◆ Page text ◆
╭──

Unify l with the atom [].

bool PL_unify_arg(int index, term_t ?t, term_t ?a)

Unifies the index-th argument (1-based) of t with a.

bool PL_unify_term(term_t ?t, ...)

Unify t with a (normally) compound term. The remaining arguments are a sequence of a type identifier followed by the required arguments. This predicate is an extension to the Quintus and SICStus foreign interface from which the SWI-Prolog foreign interface has been derived, but has proved to be a powerful and comfortable way to create compound terms from C. Due to the vararg packing/unpacking and the required type-switching this interface is slightly slower than using the primitives. Please note that some bad C compilers have fairly low limits on the number of arguments that may be passed to a function.

╰──

◆ Work to complete ◆
- a) In two sentences, summarize the page text.
- b) Output the part of the page text starting with "Unify t with" and going on through "to a function.".
The lines that come next are not required for anything here.

◆ Records extracted ◆
╭──

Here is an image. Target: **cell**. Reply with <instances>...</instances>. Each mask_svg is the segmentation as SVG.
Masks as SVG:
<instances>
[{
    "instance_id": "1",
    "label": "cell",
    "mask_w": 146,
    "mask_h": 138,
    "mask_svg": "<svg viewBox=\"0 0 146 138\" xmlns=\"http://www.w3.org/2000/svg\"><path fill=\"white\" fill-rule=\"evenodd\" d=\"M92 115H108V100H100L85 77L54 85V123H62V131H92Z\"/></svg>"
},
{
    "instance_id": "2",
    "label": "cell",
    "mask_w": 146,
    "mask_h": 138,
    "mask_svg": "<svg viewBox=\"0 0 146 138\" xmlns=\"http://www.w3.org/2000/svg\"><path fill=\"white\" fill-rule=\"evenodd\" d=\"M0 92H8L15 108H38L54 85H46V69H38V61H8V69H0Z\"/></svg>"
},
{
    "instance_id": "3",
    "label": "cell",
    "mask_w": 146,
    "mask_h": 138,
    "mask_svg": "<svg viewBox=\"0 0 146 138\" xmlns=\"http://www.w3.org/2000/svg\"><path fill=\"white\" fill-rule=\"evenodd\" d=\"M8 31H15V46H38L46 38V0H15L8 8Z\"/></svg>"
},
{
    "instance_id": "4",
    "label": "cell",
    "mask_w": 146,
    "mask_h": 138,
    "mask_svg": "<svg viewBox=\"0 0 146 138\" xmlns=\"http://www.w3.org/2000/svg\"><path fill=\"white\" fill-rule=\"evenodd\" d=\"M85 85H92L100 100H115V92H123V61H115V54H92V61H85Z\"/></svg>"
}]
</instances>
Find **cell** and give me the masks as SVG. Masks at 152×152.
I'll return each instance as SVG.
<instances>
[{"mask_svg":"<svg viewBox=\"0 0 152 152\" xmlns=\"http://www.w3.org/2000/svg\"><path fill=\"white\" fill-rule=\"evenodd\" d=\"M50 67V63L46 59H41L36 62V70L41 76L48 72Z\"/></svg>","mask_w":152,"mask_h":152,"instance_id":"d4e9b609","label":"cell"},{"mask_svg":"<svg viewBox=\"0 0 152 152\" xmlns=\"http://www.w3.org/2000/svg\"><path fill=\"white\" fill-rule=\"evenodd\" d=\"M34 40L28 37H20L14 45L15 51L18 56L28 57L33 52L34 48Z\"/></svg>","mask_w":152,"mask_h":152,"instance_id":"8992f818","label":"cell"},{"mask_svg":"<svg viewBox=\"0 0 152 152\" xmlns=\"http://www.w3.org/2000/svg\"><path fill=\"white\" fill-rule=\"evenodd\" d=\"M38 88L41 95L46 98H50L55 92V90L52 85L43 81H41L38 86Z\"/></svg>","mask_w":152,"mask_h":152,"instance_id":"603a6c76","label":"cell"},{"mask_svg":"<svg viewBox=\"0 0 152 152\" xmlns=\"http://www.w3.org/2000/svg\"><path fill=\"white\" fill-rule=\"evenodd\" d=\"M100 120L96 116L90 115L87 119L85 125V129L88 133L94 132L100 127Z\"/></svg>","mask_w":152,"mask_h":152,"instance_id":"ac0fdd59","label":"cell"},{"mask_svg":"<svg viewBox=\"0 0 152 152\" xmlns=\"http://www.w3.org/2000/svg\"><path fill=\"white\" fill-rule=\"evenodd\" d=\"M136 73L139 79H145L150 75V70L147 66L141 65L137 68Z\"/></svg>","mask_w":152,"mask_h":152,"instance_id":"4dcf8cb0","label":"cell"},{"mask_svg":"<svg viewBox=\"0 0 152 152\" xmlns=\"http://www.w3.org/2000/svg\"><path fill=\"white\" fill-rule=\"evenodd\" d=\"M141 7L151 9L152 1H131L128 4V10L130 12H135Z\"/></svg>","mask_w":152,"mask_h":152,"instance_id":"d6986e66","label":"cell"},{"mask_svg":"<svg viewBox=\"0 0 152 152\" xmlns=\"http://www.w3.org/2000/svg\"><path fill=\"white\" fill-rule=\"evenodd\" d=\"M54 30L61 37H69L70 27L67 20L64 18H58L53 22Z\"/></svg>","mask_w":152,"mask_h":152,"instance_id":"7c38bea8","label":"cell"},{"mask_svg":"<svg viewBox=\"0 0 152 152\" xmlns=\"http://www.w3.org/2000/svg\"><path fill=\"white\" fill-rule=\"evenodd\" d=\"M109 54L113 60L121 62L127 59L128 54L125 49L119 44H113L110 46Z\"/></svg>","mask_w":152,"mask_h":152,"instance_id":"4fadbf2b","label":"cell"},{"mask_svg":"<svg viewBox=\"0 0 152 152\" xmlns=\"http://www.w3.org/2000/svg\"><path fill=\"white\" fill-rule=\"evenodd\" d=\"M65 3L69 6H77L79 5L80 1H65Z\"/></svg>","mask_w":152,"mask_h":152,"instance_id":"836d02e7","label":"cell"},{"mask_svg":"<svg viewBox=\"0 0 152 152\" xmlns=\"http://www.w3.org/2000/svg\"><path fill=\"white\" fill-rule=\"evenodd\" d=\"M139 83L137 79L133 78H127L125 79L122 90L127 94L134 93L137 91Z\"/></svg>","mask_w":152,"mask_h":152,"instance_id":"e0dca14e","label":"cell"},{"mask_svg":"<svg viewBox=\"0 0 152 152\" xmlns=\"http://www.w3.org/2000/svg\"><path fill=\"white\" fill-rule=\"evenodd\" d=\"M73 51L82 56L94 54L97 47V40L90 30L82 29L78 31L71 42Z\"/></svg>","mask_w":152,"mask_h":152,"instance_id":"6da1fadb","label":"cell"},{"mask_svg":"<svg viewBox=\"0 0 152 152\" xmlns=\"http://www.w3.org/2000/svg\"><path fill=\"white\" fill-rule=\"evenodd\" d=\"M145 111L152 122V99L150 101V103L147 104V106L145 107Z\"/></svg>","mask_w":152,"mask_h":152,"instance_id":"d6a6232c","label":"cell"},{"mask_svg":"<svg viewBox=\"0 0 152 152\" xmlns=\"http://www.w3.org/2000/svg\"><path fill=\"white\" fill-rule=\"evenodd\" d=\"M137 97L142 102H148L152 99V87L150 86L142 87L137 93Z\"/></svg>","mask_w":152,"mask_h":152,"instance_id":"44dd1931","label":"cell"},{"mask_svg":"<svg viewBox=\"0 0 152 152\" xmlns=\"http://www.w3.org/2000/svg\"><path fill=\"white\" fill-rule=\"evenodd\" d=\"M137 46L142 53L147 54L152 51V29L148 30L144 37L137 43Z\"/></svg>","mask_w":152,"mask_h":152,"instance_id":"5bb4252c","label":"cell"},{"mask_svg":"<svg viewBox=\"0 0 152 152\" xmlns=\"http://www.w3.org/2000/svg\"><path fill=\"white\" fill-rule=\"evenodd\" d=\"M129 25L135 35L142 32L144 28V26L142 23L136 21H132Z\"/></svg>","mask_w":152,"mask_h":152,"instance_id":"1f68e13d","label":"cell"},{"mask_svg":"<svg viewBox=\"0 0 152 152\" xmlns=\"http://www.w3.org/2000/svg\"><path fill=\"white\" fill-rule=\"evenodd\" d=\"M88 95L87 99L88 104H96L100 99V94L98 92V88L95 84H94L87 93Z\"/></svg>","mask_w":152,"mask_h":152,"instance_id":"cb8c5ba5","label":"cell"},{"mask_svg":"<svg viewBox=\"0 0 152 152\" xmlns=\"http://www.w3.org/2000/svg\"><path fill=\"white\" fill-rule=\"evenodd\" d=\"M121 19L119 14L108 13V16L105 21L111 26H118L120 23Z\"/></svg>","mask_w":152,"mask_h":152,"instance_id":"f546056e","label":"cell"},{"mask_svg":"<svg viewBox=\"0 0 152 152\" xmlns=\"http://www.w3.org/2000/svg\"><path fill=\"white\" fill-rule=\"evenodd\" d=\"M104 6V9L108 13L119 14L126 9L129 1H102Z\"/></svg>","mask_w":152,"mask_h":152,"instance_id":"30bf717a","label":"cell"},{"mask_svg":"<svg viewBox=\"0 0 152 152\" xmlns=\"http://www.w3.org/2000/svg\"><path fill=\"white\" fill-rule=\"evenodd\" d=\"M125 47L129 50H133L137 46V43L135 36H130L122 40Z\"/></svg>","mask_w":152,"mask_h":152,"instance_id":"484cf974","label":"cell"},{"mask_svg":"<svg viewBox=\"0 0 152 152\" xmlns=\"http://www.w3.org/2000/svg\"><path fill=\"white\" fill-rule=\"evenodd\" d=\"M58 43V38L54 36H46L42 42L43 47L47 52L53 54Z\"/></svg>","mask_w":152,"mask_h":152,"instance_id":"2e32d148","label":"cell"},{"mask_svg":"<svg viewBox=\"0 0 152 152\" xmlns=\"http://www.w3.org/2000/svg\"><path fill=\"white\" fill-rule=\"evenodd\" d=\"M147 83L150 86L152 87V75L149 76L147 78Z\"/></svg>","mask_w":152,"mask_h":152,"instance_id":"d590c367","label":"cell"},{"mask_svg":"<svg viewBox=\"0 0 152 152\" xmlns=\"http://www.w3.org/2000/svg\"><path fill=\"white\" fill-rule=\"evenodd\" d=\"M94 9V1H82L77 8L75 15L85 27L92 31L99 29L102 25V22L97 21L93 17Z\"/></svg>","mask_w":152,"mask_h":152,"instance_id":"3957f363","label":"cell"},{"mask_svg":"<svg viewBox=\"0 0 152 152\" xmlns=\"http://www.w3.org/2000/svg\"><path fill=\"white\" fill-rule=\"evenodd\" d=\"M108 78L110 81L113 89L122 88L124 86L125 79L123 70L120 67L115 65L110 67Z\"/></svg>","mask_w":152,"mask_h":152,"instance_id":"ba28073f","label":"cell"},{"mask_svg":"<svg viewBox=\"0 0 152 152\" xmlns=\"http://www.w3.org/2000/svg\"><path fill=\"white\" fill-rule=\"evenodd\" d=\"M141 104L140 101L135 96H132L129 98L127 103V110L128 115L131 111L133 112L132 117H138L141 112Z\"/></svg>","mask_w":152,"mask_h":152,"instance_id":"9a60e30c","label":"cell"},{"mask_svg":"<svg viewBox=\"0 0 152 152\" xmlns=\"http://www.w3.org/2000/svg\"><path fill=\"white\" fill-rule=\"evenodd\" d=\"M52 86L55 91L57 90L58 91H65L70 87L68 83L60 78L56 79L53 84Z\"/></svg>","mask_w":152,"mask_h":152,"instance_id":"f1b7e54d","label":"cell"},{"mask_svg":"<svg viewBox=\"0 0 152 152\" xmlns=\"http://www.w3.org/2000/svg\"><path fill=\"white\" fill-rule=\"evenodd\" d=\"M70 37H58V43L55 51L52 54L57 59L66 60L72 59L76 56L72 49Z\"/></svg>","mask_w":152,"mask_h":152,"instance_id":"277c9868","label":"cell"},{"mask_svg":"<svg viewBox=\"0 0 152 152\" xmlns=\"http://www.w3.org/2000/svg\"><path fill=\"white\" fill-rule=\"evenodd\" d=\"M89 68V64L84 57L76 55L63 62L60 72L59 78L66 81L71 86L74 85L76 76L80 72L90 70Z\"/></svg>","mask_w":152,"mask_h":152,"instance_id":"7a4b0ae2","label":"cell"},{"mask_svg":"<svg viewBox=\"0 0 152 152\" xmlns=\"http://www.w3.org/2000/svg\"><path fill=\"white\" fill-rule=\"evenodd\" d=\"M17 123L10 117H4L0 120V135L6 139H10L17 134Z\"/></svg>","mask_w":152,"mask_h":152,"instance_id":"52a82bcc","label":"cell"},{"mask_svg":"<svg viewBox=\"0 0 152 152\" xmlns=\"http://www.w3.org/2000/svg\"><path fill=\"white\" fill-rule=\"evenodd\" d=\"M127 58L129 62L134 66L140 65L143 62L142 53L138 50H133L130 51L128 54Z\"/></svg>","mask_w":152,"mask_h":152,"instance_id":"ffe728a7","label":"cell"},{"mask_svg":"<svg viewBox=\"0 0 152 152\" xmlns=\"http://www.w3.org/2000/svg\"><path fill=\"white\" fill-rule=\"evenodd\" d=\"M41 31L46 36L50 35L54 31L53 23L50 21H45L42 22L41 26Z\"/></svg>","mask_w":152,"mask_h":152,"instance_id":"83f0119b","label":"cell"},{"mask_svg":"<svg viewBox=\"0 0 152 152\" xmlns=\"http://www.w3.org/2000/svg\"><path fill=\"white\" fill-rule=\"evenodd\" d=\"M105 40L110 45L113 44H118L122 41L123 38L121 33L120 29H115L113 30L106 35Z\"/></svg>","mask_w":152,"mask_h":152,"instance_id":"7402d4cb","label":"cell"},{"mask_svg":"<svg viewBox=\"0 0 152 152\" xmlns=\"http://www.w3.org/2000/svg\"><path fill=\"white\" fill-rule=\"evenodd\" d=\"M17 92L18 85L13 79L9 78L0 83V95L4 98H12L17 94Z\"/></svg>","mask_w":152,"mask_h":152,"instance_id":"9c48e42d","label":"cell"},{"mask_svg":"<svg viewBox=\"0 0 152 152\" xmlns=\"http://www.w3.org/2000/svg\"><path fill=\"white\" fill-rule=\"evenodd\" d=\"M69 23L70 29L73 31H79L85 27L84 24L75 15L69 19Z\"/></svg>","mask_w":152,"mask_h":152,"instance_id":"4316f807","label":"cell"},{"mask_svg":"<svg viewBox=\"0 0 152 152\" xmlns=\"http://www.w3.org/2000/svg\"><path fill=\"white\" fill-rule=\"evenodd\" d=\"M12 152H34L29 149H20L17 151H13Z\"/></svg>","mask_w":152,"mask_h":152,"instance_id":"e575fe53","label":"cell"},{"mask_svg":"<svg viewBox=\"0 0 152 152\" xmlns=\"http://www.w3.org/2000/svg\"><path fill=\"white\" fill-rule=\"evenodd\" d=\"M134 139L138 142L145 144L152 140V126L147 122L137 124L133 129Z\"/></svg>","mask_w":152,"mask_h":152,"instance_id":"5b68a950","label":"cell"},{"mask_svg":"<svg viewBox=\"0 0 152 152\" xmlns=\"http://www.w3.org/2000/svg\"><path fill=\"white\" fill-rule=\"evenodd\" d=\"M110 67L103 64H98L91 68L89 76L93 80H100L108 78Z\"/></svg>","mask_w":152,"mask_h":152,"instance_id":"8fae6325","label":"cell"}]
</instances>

╰──

◆ Per-task answers ◆
- a) PL_unify_arg unifies the index-th argument (1-based) of t with a, while PL_unify_term unifies t with a (normally) compound term by taking a sequence of type identifiers, each followed by its required arguments. PL_unify_term is an extension to the Quintus and SICStus foreign interface that offers a powerful and comfortable way to create compound terms from C, though vararg packing and unpacking and type-switching make it slightly slower than the primitives.

- b)
Unify t with a (normally) compound term. The remaining arguments are a sequence of a type identifier followed by the required arguments. This predicate is an extension to the Quintus and SICStus foreign interface from which the SWI-Prolog foreign interface has been derived, but has proved to be a powerful and comfortable way to create compound terms from C. Due to the vararg packing/unpacking and the required type-switching this interface is slightly slower than using the primitives. Please note that some bad C compilers have fairly low limits on the number of arguments that may be passed to a function.